Variantes del gazpacho: de Antequera a Córdoba
El gazpacho andaluz no está solo: en torno a él han florecido otras sopas frías que, aunque comparten ingredientes básicos, tienen personalidad propia. Son como primos hermanos que muestran la riqueza y diversidad de la cocina andaluza.

- Porra antequerana: Típica de Antequera (Málaga), es una versión más espesa del gazpacho, que se come con cuchara en lugar de beberse. Lleva tomate, pan, ajo, aceite y vinagre, pero con menos agua, lo que le da cuerpo y consistencia. Tradicionalmente se sirve con taquitos de jamón serrano y huevo duro por encima.
- Salmorejo cordobés: Quizá la variante más célebre. Se diferencia por su textura aún más densa —casi un puré— gracias a la abundancia de pan y aceite. Se sirve frío, coronado con jamón ibérico y huevo duro. Es el plato de verano por excelencia en Córdoba y uno de los más exportados fuera de Andalucía.
- Arranque roteño: Natural de Rota (Cádiz), se considera uno de los gazpachos más antiguos en su forma. Se elabora majando tomates, pimientos, ajos y pan duro en un dornillo de madera, con poca agua o incluso sin añadirla. El resultado es una pasta espesa, intensa de sabor y muy nutritiva, que se come con pan a modo de acompañamiento. Era la comida de los campesinos roteños en el campo, al estilo del “pan con gazpacho” de los segadores.

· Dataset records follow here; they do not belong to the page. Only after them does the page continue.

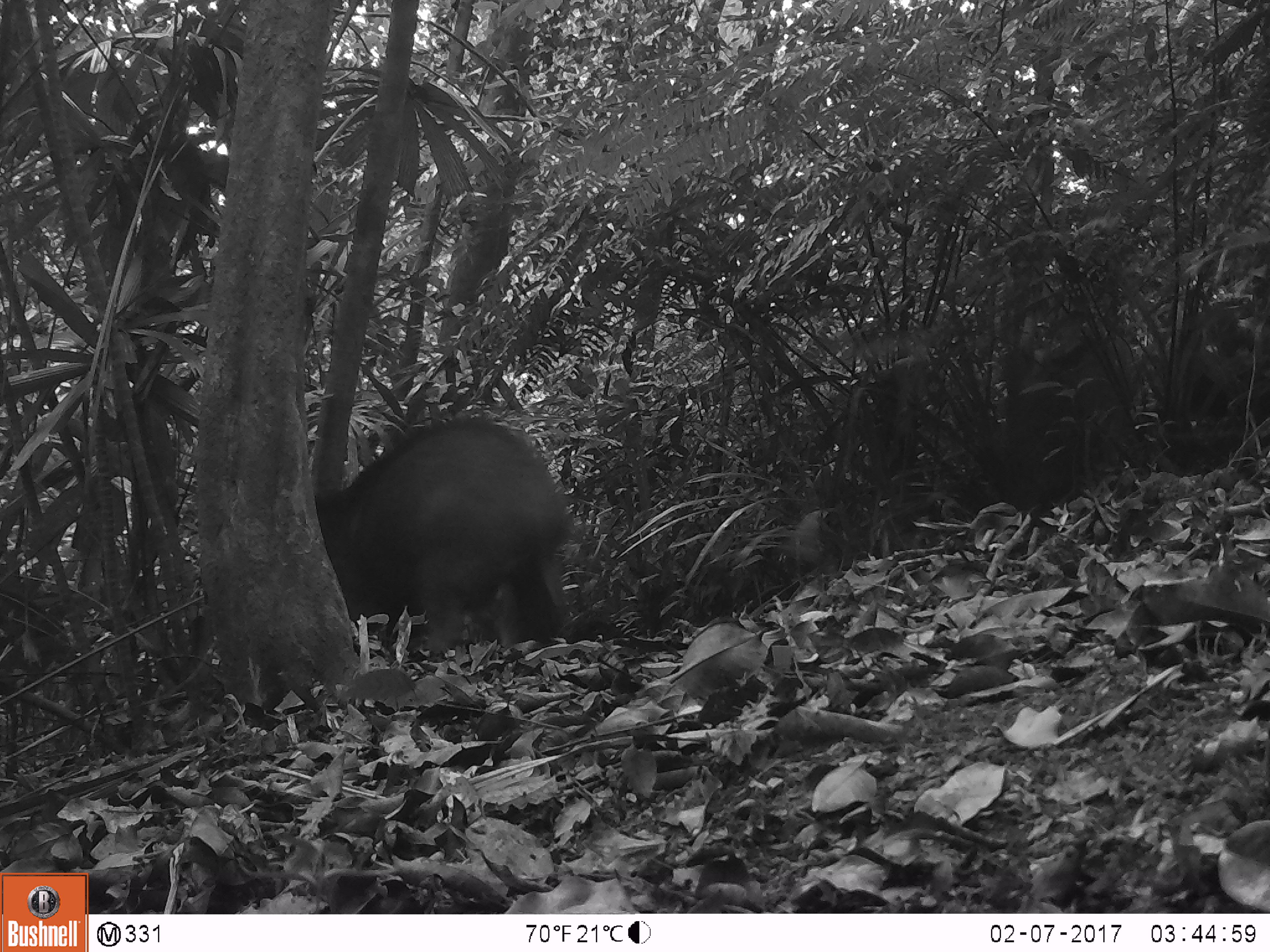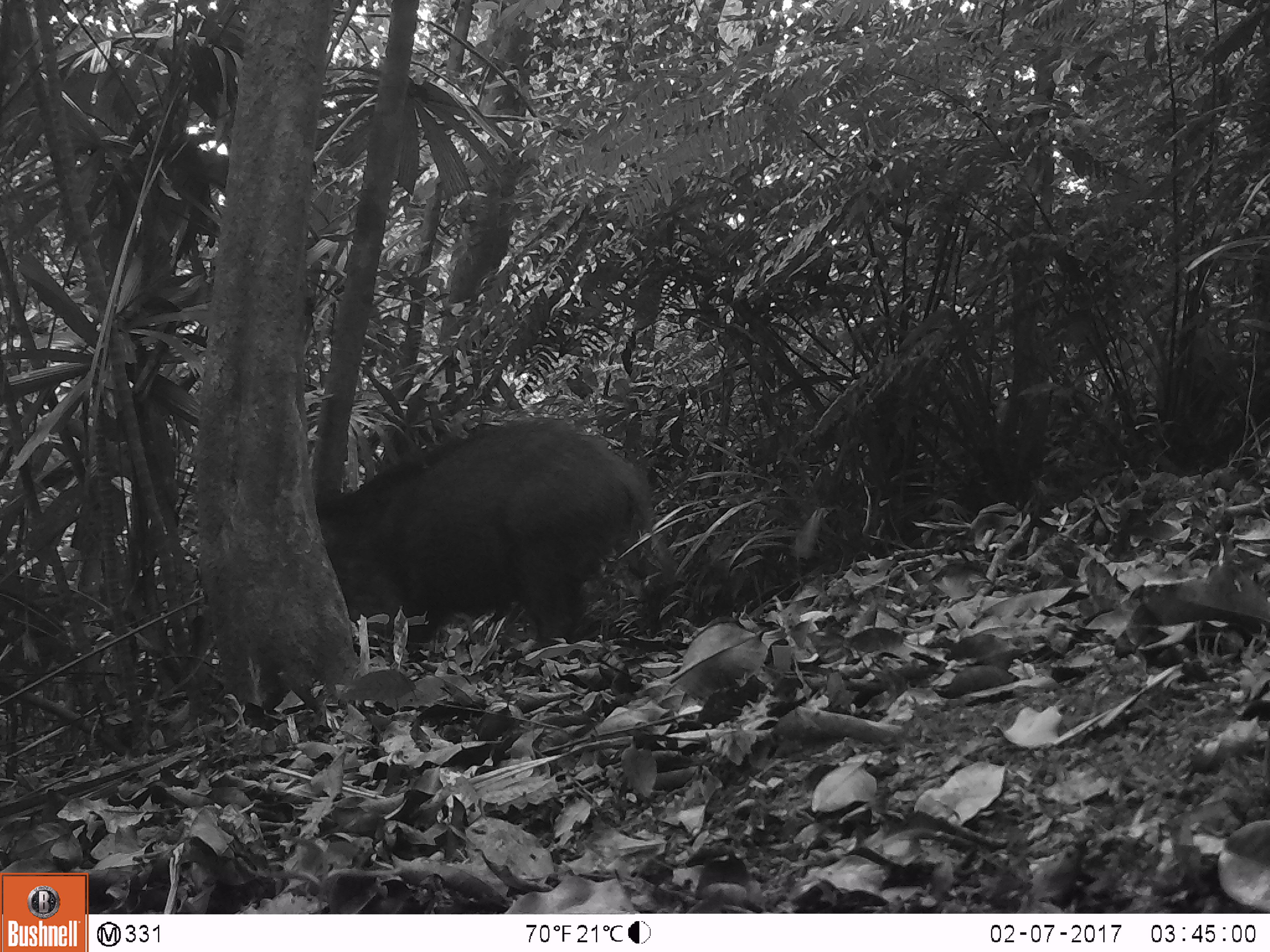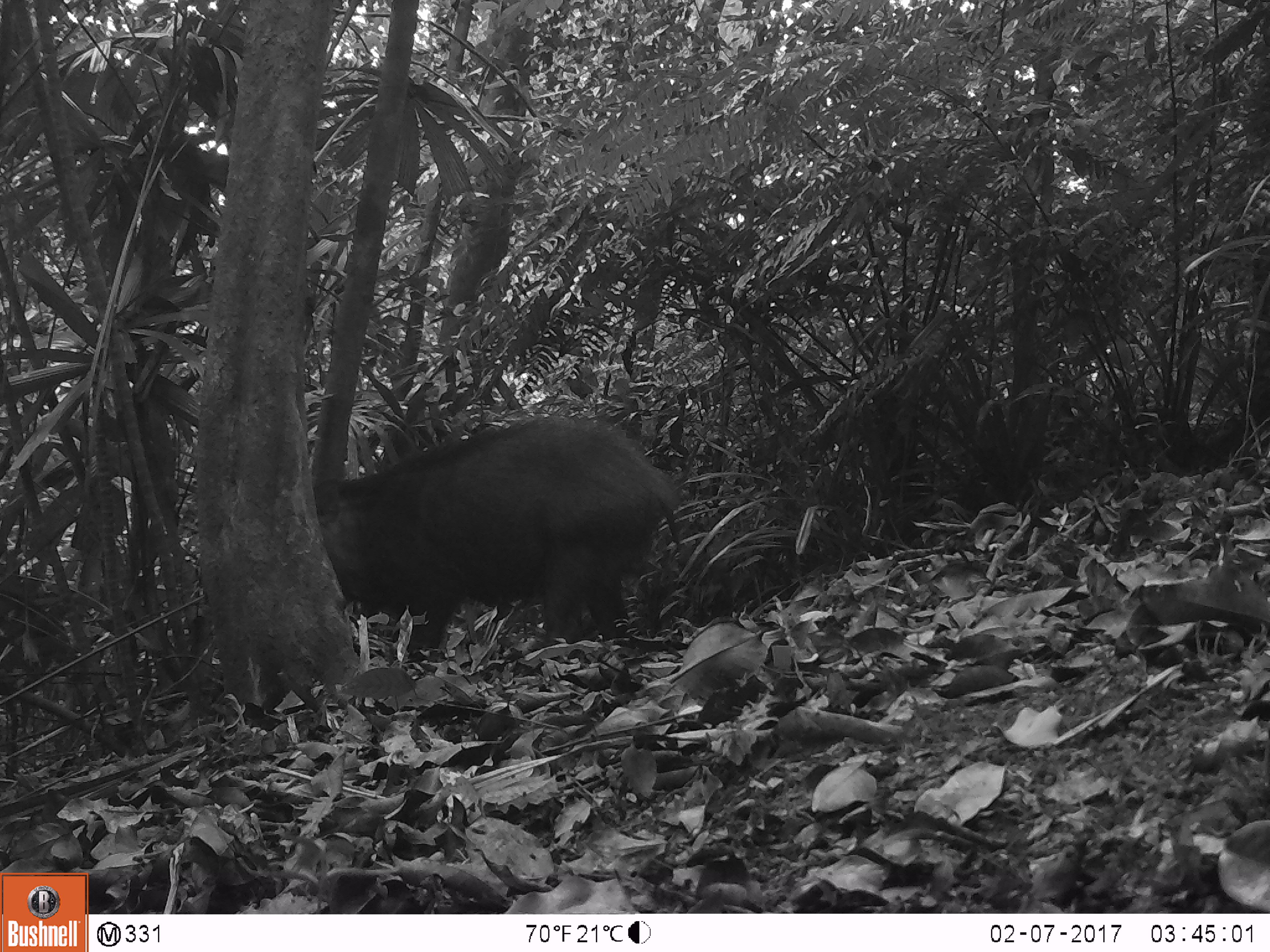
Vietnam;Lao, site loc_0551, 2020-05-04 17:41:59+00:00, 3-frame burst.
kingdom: Animalia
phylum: Chordata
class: Mammalia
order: Artiodactyla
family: Suidae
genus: Sus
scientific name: Sus scrofa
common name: eurasian wild pig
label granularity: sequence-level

- Ajoblanco malagueño: Considerado el “gazpacho primitivo”, se prepara sin tomate ni pimiento, solo con pan, almendras, ajo, aceite, vinagre y agua. Su color es blanco marfil y suele acompañarse con uvas o trozos de melón, lo que lo convierte en un plato refrescante y sorprendentemente elegante.
- Gazpacho manchego: Pariente lejano y engañoso, porque es caliente. Se trata de un guiso pastoril de pan ácimo y carne de caza (conejo, perdiz), típico de La Mancha. Aunque no tiene nada que ver con el gazpacho frío, comparte con él el nombre y el uso del pan como base.
- Variantes modernas: Hoy encontramos gazpachos de sandía, cereza o remolacha en cartas de restaurantes creativos. Son reinterpretaciones contemporáneas que, sin traicionar la esencia, exploran nuevas combinaciones de sabores y colores.
En conjunto, estas variantes muestran cómo un mismo concepto – pan, aceite, vinagre, ajo y la huerta andaluza – puede transformarse en platos muy distintos, cada uno con identidad propia.
Beber historia en cada sorbo
El gazpacho andaluz es, en el fondo, una síntesis de culturas: romano en su origen, andalusí en su continuidad, americano en sus ingredientes, moderno en su proyección internacional. En cada sorbo hay un eco de legionarios, campesinos y jornaleros que lo usaron para calmar el hambre y la sed.
Así que la próxima vez que te tomes un gazpacho fresco en verano, piensa que no solo estás bebiendo tomate, aceite y pan. Estás probando un pedazo de historia con más de dos mil años de sabor.